DOCUMENT SEGMENT –
Pro-tip: if you're worried about efficiency during sex you're probably doing it wrong.


----------



## F1EA (Oct 25, 2013)

zc1 said:


> I've never ridden flux bindings but I kind of like the idea there as well, making the bindings more direct-drive and letting you choose boots to either maintain that or add dampening. I'd like to get on a set one of these days...next season, I guess. Looks like this one is about to be done.


They're ok for soft, dry japanese snow. Interior BC, CO, Utah, etc. But anywhere coastal with mild varying temps, chop and serious hardpack... they are TERRIBLE. It's so bad, not even funny.

They're awesome otherwise. 

VANS Ultracush soles are very comfy. So is the Mullair boot cushioning, that one is at a whole other level...

Burton has the springbeds which are a great mix of not having a super cushy footbed, but still has good dampening that's not gonna kill your knees.


----------



## Rip154 (Sep 23, 2017)

If you have good boots you don't need a cushion on bindings. Someone made cushy bindings because they had shit boots, and so it goes on and on, and now it's an even split for most brands. But the placement of the foam and the shape of the footbeds matter anyways. It's hard to know these things for consumers, mixing and matching won't always work. You do need some kind of dampening at the heel and toeball if you aren't getting pow all day every day.

WRITTEN PROBLEM 1 – List every username that appears in the snowboard binding thread, including any whose post is quoted.
WRITTEN PROBLEM 2 – Write the next part of the snowboard binding thread, starting after the final post shown.

PROVIDED INFORMATION –
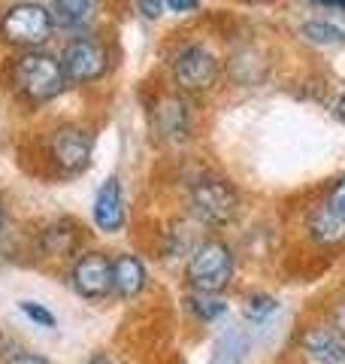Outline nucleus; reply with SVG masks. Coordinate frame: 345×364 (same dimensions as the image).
<instances>
[{
	"mask_svg": "<svg viewBox=\"0 0 345 364\" xmlns=\"http://www.w3.org/2000/svg\"><path fill=\"white\" fill-rule=\"evenodd\" d=\"M133 6L146 21H160L167 16V0H133Z\"/></svg>",
	"mask_w": 345,
	"mask_h": 364,
	"instance_id": "nucleus-22",
	"label": "nucleus"
},
{
	"mask_svg": "<svg viewBox=\"0 0 345 364\" xmlns=\"http://www.w3.org/2000/svg\"><path fill=\"white\" fill-rule=\"evenodd\" d=\"M185 210L206 234H224L246 210L243 188L218 167H200L185 182Z\"/></svg>",
	"mask_w": 345,
	"mask_h": 364,
	"instance_id": "nucleus-2",
	"label": "nucleus"
},
{
	"mask_svg": "<svg viewBox=\"0 0 345 364\" xmlns=\"http://www.w3.org/2000/svg\"><path fill=\"white\" fill-rule=\"evenodd\" d=\"M146 119L152 128L155 140L167 149H188L197 140L200 116H197V100L185 97L176 88H158L155 97L146 104Z\"/></svg>",
	"mask_w": 345,
	"mask_h": 364,
	"instance_id": "nucleus-9",
	"label": "nucleus"
},
{
	"mask_svg": "<svg viewBox=\"0 0 345 364\" xmlns=\"http://www.w3.org/2000/svg\"><path fill=\"white\" fill-rule=\"evenodd\" d=\"M18 310H21V316H25L28 322H33L37 328H45V331H55L58 328V316L40 301H18Z\"/></svg>",
	"mask_w": 345,
	"mask_h": 364,
	"instance_id": "nucleus-21",
	"label": "nucleus"
},
{
	"mask_svg": "<svg viewBox=\"0 0 345 364\" xmlns=\"http://www.w3.org/2000/svg\"><path fill=\"white\" fill-rule=\"evenodd\" d=\"M182 310L194 325L209 328L215 322H221L230 310L227 294H209V291H188L182 289Z\"/></svg>",
	"mask_w": 345,
	"mask_h": 364,
	"instance_id": "nucleus-17",
	"label": "nucleus"
},
{
	"mask_svg": "<svg viewBox=\"0 0 345 364\" xmlns=\"http://www.w3.org/2000/svg\"><path fill=\"white\" fill-rule=\"evenodd\" d=\"M128 195L119 173H109L97 186L94 200H91V228L103 237H115L128 228Z\"/></svg>",
	"mask_w": 345,
	"mask_h": 364,
	"instance_id": "nucleus-14",
	"label": "nucleus"
},
{
	"mask_svg": "<svg viewBox=\"0 0 345 364\" xmlns=\"http://www.w3.org/2000/svg\"><path fill=\"white\" fill-rule=\"evenodd\" d=\"M152 289V270L136 249L112 252V301L133 304Z\"/></svg>",
	"mask_w": 345,
	"mask_h": 364,
	"instance_id": "nucleus-15",
	"label": "nucleus"
},
{
	"mask_svg": "<svg viewBox=\"0 0 345 364\" xmlns=\"http://www.w3.org/2000/svg\"><path fill=\"white\" fill-rule=\"evenodd\" d=\"M273 73V55L261 40H239L224 52V82L236 88H258Z\"/></svg>",
	"mask_w": 345,
	"mask_h": 364,
	"instance_id": "nucleus-13",
	"label": "nucleus"
},
{
	"mask_svg": "<svg viewBox=\"0 0 345 364\" xmlns=\"http://www.w3.org/2000/svg\"><path fill=\"white\" fill-rule=\"evenodd\" d=\"M297 37H300L306 46L321 52H333V49H342L345 46V28L333 18H303L297 25Z\"/></svg>",
	"mask_w": 345,
	"mask_h": 364,
	"instance_id": "nucleus-18",
	"label": "nucleus"
},
{
	"mask_svg": "<svg viewBox=\"0 0 345 364\" xmlns=\"http://www.w3.org/2000/svg\"><path fill=\"white\" fill-rule=\"evenodd\" d=\"M43 170L52 179H76L94 158V128L82 119H55L40 136Z\"/></svg>",
	"mask_w": 345,
	"mask_h": 364,
	"instance_id": "nucleus-5",
	"label": "nucleus"
},
{
	"mask_svg": "<svg viewBox=\"0 0 345 364\" xmlns=\"http://www.w3.org/2000/svg\"><path fill=\"white\" fill-rule=\"evenodd\" d=\"M309 9L318 13H330V16H345V0H303Z\"/></svg>",
	"mask_w": 345,
	"mask_h": 364,
	"instance_id": "nucleus-24",
	"label": "nucleus"
},
{
	"mask_svg": "<svg viewBox=\"0 0 345 364\" xmlns=\"http://www.w3.org/2000/svg\"><path fill=\"white\" fill-rule=\"evenodd\" d=\"M203 9V0H167V16L176 18H191Z\"/></svg>",
	"mask_w": 345,
	"mask_h": 364,
	"instance_id": "nucleus-23",
	"label": "nucleus"
},
{
	"mask_svg": "<svg viewBox=\"0 0 345 364\" xmlns=\"http://www.w3.org/2000/svg\"><path fill=\"white\" fill-rule=\"evenodd\" d=\"M82 364H121L115 355H106V352H100V355H94V358H88V361H82Z\"/></svg>",
	"mask_w": 345,
	"mask_h": 364,
	"instance_id": "nucleus-28",
	"label": "nucleus"
},
{
	"mask_svg": "<svg viewBox=\"0 0 345 364\" xmlns=\"http://www.w3.org/2000/svg\"><path fill=\"white\" fill-rule=\"evenodd\" d=\"M58 58L70 88H97L115 70V46L103 31H85L64 37Z\"/></svg>",
	"mask_w": 345,
	"mask_h": 364,
	"instance_id": "nucleus-7",
	"label": "nucleus"
},
{
	"mask_svg": "<svg viewBox=\"0 0 345 364\" xmlns=\"http://www.w3.org/2000/svg\"><path fill=\"white\" fill-rule=\"evenodd\" d=\"M275 310H279V298L267 289H251L243 294V301H239V313H243V318L248 325L270 322L275 316Z\"/></svg>",
	"mask_w": 345,
	"mask_h": 364,
	"instance_id": "nucleus-19",
	"label": "nucleus"
},
{
	"mask_svg": "<svg viewBox=\"0 0 345 364\" xmlns=\"http://www.w3.org/2000/svg\"><path fill=\"white\" fill-rule=\"evenodd\" d=\"M333 116H336V122L345 128V85L339 88V95H336V100H333Z\"/></svg>",
	"mask_w": 345,
	"mask_h": 364,
	"instance_id": "nucleus-26",
	"label": "nucleus"
},
{
	"mask_svg": "<svg viewBox=\"0 0 345 364\" xmlns=\"http://www.w3.org/2000/svg\"><path fill=\"white\" fill-rule=\"evenodd\" d=\"M88 246L85 225L73 215H55L33 231V258L40 264L64 270L70 261Z\"/></svg>",
	"mask_w": 345,
	"mask_h": 364,
	"instance_id": "nucleus-12",
	"label": "nucleus"
},
{
	"mask_svg": "<svg viewBox=\"0 0 345 364\" xmlns=\"http://www.w3.org/2000/svg\"><path fill=\"white\" fill-rule=\"evenodd\" d=\"M315 313H321L330 325H336L339 331L345 334V282H342V286H336V289H333V291L327 294L324 304H321Z\"/></svg>",
	"mask_w": 345,
	"mask_h": 364,
	"instance_id": "nucleus-20",
	"label": "nucleus"
},
{
	"mask_svg": "<svg viewBox=\"0 0 345 364\" xmlns=\"http://www.w3.org/2000/svg\"><path fill=\"white\" fill-rule=\"evenodd\" d=\"M61 31L55 25L49 0H9L0 6V46L6 52L49 49Z\"/></svg>",
	"mask_w": 345,
	"mask_h": 364,
	"instance_id": "nucleus-8",
	"label": "nucleus"
},
{
	"mask_svg": "<svg viewBox=\"0 0 345 364\" xmlns=\"http://www.w3.org/2000/svg\"><path fill=\"white\" fill-rule=\"evenodd\" d=\"M246 4H248V0H246Z\"/></svg>",
	"mask_w": 345,
	"mask_h": 364,
	"instance_id": "nucleus-29",
	"label": "nucleus"
},
{
	"mask_svg": "<svg viewBox=\"0 0 345 364\" xmlns=\"http://www.w3.org/2000/svg\"><path fill=\"white\" fill-rule=\"evenodd\" d=\"M0 88L9 95L16 107L37 112L61 100L70 82L64 76V67L58 52L52 49H28V52H9L0 64Z\"/></svg>",
	"mask_w": 345,
	"mask_h": 364,
	"instance_id": "nucleus-1",
	"label": "nucleus"
},
{
	"mask_svg": "<svg viewBox=\"0 0 345 364\" xmlns=\"http://www.w3.org/2000/svg\"><path fill=\"white\" fill-rule=\"evenodd\" d=\"M55 25L64 37L85 31H100L106 16V0H49Z\"/></svg>",
	"mask_w": 345,
	"mask_h": 364,
	"instance_id": "nucleus-16",
	"label": "nucleus"
},
{
	"mask_svg": "<svg viewBox=\"0 0 345 364\" xmlns=\"http://www.w3.org/2000/svg\"><path fill=\"white\" fill-rule=\"evenodd\" d=\"M164 76L167 85L185 97H212L224 82V52L212 40L182 37L167 49Z\"/></svg>",
	"mask_w": 345,
	"mask_h": 364,
	"instance_id": "nucleus-4",
	"label": "nucleus"
},
{
	"mask_svg": "<svg viewBox=\"0 0 345 364\" xmlns=\"http://www.w3.org/2000/svg\"><path fill=\"white\" fill-rule=\"evenodd\" d=\"M288 352L294 364H345V334L321 313H312L294 328Z\"/></svg>",
	"mask_w": 345,
	"mask_h": 364,
	"instance_id": "nucleus-10",
	"label": "nucleus"
},
{
	"mask_svg": "<svg viewBox=\"0 0 345 364\" xmlns=\"http://www.w3.org/2000/svg\"><path fill=\"white\" fill-rule=\"evenodd\" d=\"M239 249L224 234H203L182 264V289L227 294L239 277Z\"/></svg>",
	"mask_w": 345,
	"mask_h": 364,
	"instance_id": "nucleus-6",
	"label": "nucleus"
},
{
	"mask_svg": "<svg viewBox=\"0 0 345 364\" xmlns=\"http://www.w3.org/2000/svg\"><path fill=\"white\" fill-rule=\"evenodd\" d=\"M297 234L315 255L345 252V170L306 198L297 213Z\"/></svg>",
	"mask_w": 345,
	"mask_h": 364,
	"instance_id": "nucleus-3",
	"label": "nucleus"
},
{
	"mask_svg": "<svg viewBox=\"0 0 345 364\" xmlns=\"http://www.w3.org/2000/svg\"><path fill=\"white\" fill-rule=\"evenodd\" d=\"M64 279L67 289L85 304L112 301V252L100 246H85L64 267Z\"/></svg>",
	"mask_w": 345,
	"mask_h": 364,
	"instance_id": "nucleus-11",
	"label": "nucleus"
},
{
	"mask_svg": "<svg viewBox=\"0 0 345 364\" xmlns=\"http://www.w3.org/2000/svg\"><path fill=\"white\" fill-rule=\"evenodd\" d=\"M6 225H9V207H6V198L0 195V240L6 237Z\"/></svg>",
	"mask_w": 345,
	"mask_h": 364,
	"instance_id": "nucleus-27",
	"label": "nucleus"
},
{
	"mask_svg": "<svg viewBox=\"0 0 345 364\" xmlns=\"http://www.w3.org/2000/svg\"><path fill=\"white\" fill-rule=\"evenodd\" d=\"M4 364H52L45 355H40V352H31V349H21V352H16L9 361H4Z\"/></svg>",
	"mask_w": 345,
	"mask_h": 364,
	"instance_id": "nucleus-25",
	"label": "nucleus"
}]
</instances>
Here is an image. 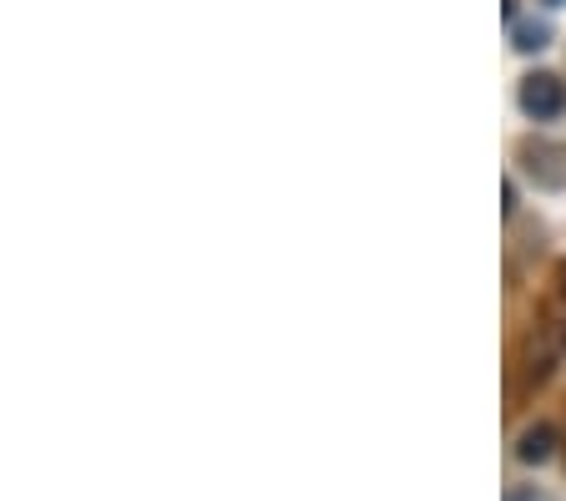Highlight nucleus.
I'll use <instances>...</instances> for the list:
<instances>
[{"instance_id":"nucleus-1","label":"nucleus","mask_w":566,"mask_h":501,"mask_svg":"<svg viewBox=\"0 0 566 501\" xmlns=\"http://www.w3.org/2000/svg\"><path fill=\"white\" fill-rule=\"evenodd\" d=\"M521 112H526V117H536V122L562 117V112H566V82H562V76H552V72L526 76V82H521Z\"/></svg>"},{"instance_id":"nucleus-2","label":"nucleus","mask_w":566,"mask_h":501,"mask_svg":"<svg viewBox=\"0 0 566 501\" xmlns=\"http://www.w3.org/2000/svg\"><path fill=\"white\" fill-rule=\"evenodd\" d=\"M552 446H556V430L552 426H531L526 436H521L516 451H521V461L536 466V461H546V456H552Z\"/></svg>"},{"instance_id":"nucleus-3","label":"nucleus","mask_w":566,"mask_h":501,"mask_svg":"<svg viewBox=\"0 0 566 501\" xmlns=\"http://www.w3.org/2000/svg\"><path fill=\"white\" fill-rule=\"evenodd\" d=\"M546 41H552V25H546V21H526V25H516V51H542Z\"/></svg>"},{"instance_id":"nucleus-4","label":"nucleus","mask_w":566,"mask_h":501,"mask_svg":"<svg viewBox=\"0 0 566 501\" xmlns=\"http://www.w3.org/2000/svg\"><path fill=\"white\" fill-rule=\"evenodd\" d=\"M552 6H566V0H552Z\"/></svg>"}]
</instances>
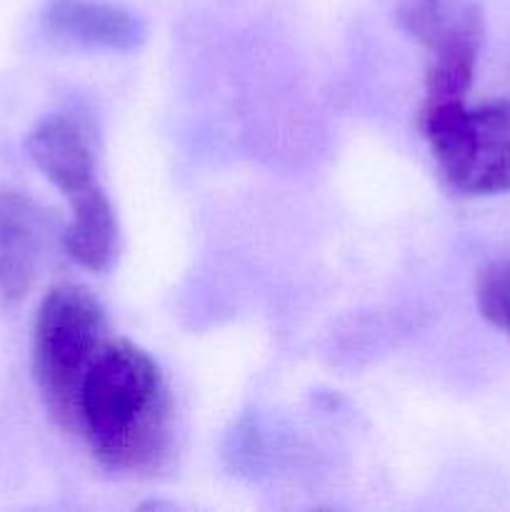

EXERCISE RESPONSE 1 – zc1, F1EA, Rip154

EXERCISE RESPONSE 2 –
----------



## poser (Mar 7, 2018)

drblast said:


> Pro-tip: if you're worried about efficiency during sex you're probably doing it wrong.


Have you actually had sex on a water bed before? It requires considerably more effort than a firm mattress.


----------



## drblast (Feb 28, 2017)

poser said:


> Have you actually had sex on a water bed before? It requires considerably more effort than a firm mattress.


There are various types of water beds and the newer ones dampen the waves much more than the ones from the 80's. But like any system that resonates at a particular frequency it's all about timing.

Also, Burton, Now, Rome, and some Union bindings are pretty shock absorbent, all good in different ways.


----------



## poser (Mar 7, 2018)

drblast said:


> There are various types of water beds and the newer ones dampen the waves much more than the ones from the 80's. But like any system that resonates at a particular frequency it's all about timing.
> 
> Also, Burton, Now, Rome, and some Union bindings are pretty shock absorbent, all good in different ways.


I reckon a guy named “Dr Blast” would know


----------



## Faded_Butters (Jan 22, 2017)

Thanks guys for all the replies. Seems like the consensus is on Burton, Now and Rome for the most padding. 

I did try a Flux binding a few seasons ago and I specifically remembered that they had little or next to nothing padding for shock absorption although I did LOVE the straps. Some of the best straps on the market, no pressure points at all. Probably gonna have to stay away from flux for the foreseeable future since I need more shock absorption. 

Definitely gonna have to try out some Rome bindings with the D3O tech. I ride in CA so I get 'sierra-cement' type snow and the D3O will definitely help with landings on this kind of snow.


----------



## Faded_Butters (Jan 22, 2017)

Almost forgot...How about Ride bindings, specifically the Rodeo and LTD...? Anyone have any experience with Rodeo or LTD...? The padding looks thicker than Flux for sure but looks a little lacking compared to Now and Burton.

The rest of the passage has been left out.